Work instructions
Write out all of the records exactly once more and skip the images.
···
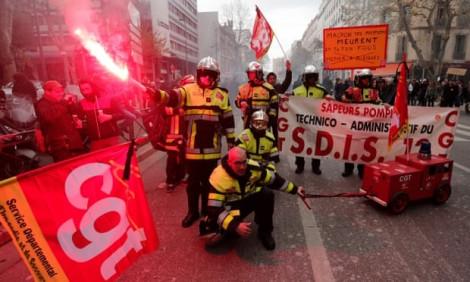 Nước Pháp tê liệt vì tổng đình công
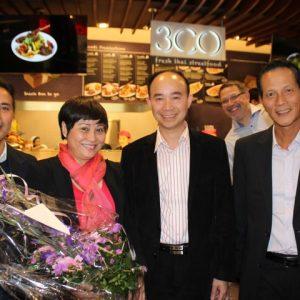 Doanh nghiệp Việt có mặt trong Center lớn nhất Berlin (Ảnh Quỳnh Nga- PV Thời Báo.de )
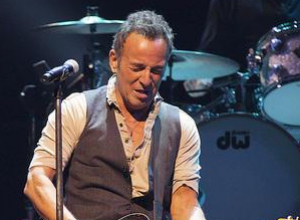 Bruce Springsteen Is Born To Run For Eight Weeks On Broadway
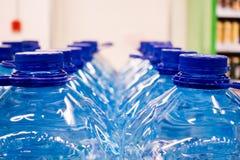 Plastikflaschen mit Wasser 5 Liter Lizenzfreies Stockfoto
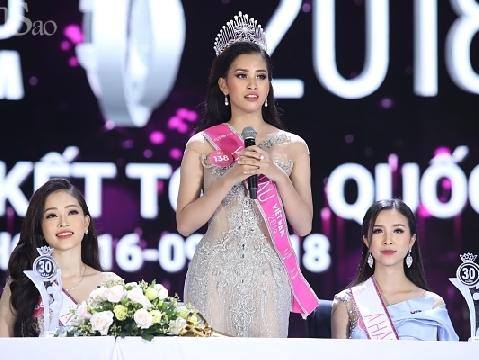 Tân Hoa hậu Việt Nam 2018 gây thất vọng vì khả năng đối thoại trước đám đông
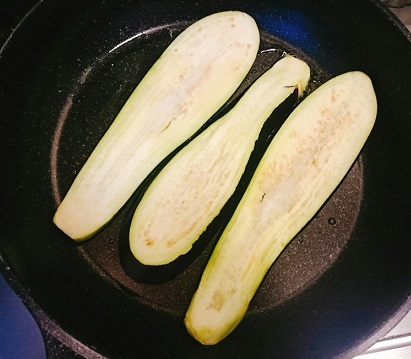 味吉陽一特製ナス巻きミートソーススパゲティ&丸井善男特製クルミ入りミートソーススパゲティ15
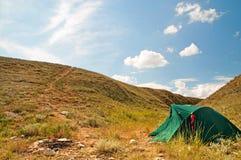 在山的绿色帐篷 库存图片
···
Completed task
 Nước Pháp tê liệt vì tổng đình công
 Doanh nghiệp Việt có mặt trong Center lớn nhất Berlin (Ảnh Quỳnh Nga- PV Thời Báo.de )
 Bruce Springsteen Is Born To Run For Eight Weeks On Broadway
 Plastikflaschen mit Wasser 5 Liter Lizenzfreies Stockfoto
 Tân Hoa hậu Việt Nam 2018 gây thất vọng vì khả năng đối thoại trước đám đông
 味吉陽一特製ナス巻きミートソーススパゲティ&丸井善男特製クルミ入りミートソーススパゲティ15
 在山的绿色帐篷 库存图片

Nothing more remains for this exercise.